Most of the modern Linux builds are as bloated as something you’d get from Microsoft.
And signed in as root by default. It was rather simple and the developers had a sense of humor.
A fully app loaded Mint Cinnamon is 1.8 gigs. Win 10 is 18+ gigs. You can run it on a Raspberry Pi. Somehow you were misinformed.

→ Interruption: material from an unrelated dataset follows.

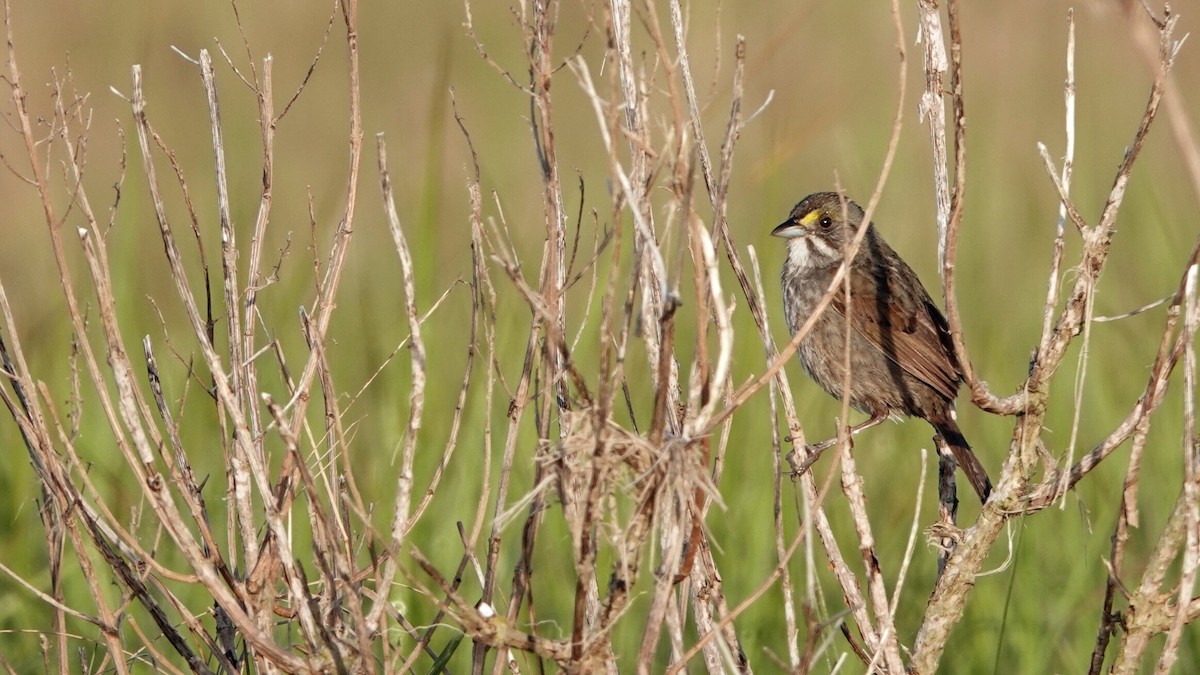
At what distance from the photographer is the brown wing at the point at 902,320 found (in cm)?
496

Sounds like you need a newer or faster machine. I'm running Kubuntu with the Plasma desktop, one of the heftier ones, on a 7-8 year old Thinkpad W530 with an Intel i7 2.70GHz and 16GB of RAM and the system will take anything I can throw at it without getting bogged down. Three browsers with MANY tabs open, two graphics programs, an email client, file manager and Sublime text/code editor. I can quickly close them all down and still have a PC shut down time of less than 5 seconds. Updates without a restart are nice. Win10 can be 20-60 minutes or even more to update with forced restart.

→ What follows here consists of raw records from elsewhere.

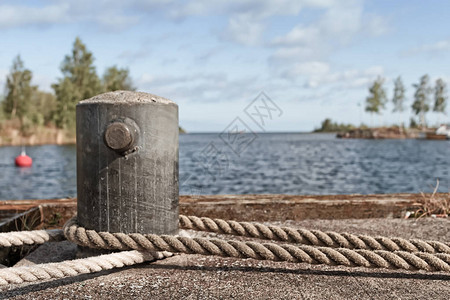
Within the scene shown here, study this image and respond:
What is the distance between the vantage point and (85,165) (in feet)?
8.12

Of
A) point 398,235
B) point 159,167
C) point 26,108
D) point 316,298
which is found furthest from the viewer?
point 26,108

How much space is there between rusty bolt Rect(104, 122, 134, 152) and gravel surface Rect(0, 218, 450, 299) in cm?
82

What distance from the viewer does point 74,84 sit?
4450 centimetres

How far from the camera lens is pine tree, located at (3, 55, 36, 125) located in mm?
42250

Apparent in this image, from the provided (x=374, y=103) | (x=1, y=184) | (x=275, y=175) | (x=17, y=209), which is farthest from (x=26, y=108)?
(x=374, y=103)

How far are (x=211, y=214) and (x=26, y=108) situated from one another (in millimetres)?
45053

My wife's old laptop is a bottom end Acer Aspire One with 1.00GHz and I haven't been able to find any flavor of Linux that will run fast on it but the Win7 Home Edition it came with only ran fast for about a year. After that MS had added so much bulk on the form of updates that it made the laptop obsolete. Unfortunately, the devs that do the lightweight versions of Linux haven't kept things up to date and the software libraries have gotten heavier. Peppermint Linux is a decent small one. One of the few that still has a 32 bit version, for now. I'm not sure if I've tried it on the Acer. Might have to do that.